:: Directions ::
Please answer from the text on degrees of reality: what name does it give to the consciousness that is the god of any particular degree of reality?

There are layers after layers or degrees of reality—subjectively as well as objectively. Such as if one draws a large triangle on a canvas or a blackboard, there is a base to the triangle. Just above the base of the triangle, a few inches above it, suppose a straight line is drawn parallel to the base, touching both the sides of the triangle. A few inches above the second line, a third line is drawn, parallel to the second, and on and on line after line is drawn until one would reach to the apex of the triangle. One will find that each line is parallel to the base, and each line which rises above is nearer to the apex than the lines at the bottom. One will also notice the peculiar interesting feature of these parallel lines—the lines seem to be connected to the triangle on each side, and that the lines tend to rise higher and higher to eventually fill the apex itself. When one reaches the apex, one will find that no additional line can be drawn; it is a point where no motion of any kind is possible.

This is an example to understand the relationship between adhyatma and adhibhuta in relation to the adhidaiva, and how the many gods can be the one God ultimately. All these lines can finally absorb themselves in the one point which is the apex of the triangle. The many gods of religion, whether of the East or the West, are only the names that we give to the consciousness that is necessary for the existence of any degree of reality—objective or subjective. If we accept that there are degrees of reality, we have to accept there is a consciousness implying every degree of reality. That consciousness is adhidaiva, and that is the god of any particular degree.

Therefore, one may have a god for any stage of the manifestation of reality, whether externally or internally. We have gods outside in the heavens and gods inside within us. The heavens are nothing but the regions that we contemplate as identical with the positions of the different degrees of objective reality. These positions have to be somewhere, and that somewhere is heaven, the higher regions, one of the other worlds, and so on. Subjectively, too, the very same gods are superintending and presiding over these regions. In the Vedanta and yoga psychologies we are told that gods preside not only over the cosmos outside, but also over our own sense-organs, our minds, etc. Previously I said that we have many gods, and there is no place where a god is not present; and every god has some name which we have given in our own languages. The god may be named in Greek or Latin, or in Sanskrit or Tamil—it makes no difference. According to our own language or dialect we give some name to this god whom we adore, but the god does exist—he is not a myth. If degrees of reality exist, gods must exist.

Bhakti and Jnana are One

Religion has a value in practical life. We have to ascend from the gross vritti to the higher vritti by an assimilation of the vritti into a higher state of consciousness which is immanent in it. These are the stages of yoga which we will study. All the many stages of yoga and steps of yoga are nothing but the ways of the absorption of the lower vritti into the higher, by means of a consciousness immanent in the vritti or what one might call the god of the vritti. Religion and philosophy are not separate—there is no contradiction between the two. It is all dry philosophy that says that there is no God, no gods, no religion, no temple, etc. Everything is necessary. Why not churches? Why not temples? If we can have a kitchen and a lavatory, then why not a church or a temple?

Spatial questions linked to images
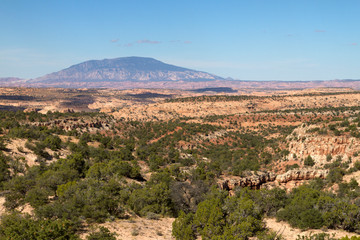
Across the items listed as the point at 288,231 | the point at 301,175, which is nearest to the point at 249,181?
the point at 301,175

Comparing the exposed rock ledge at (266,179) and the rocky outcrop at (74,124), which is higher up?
the rocky outcrop at (74,124)

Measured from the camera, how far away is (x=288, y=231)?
793 inches

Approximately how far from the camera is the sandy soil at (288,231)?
18.9 m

:: The result ::
Adhidaiva.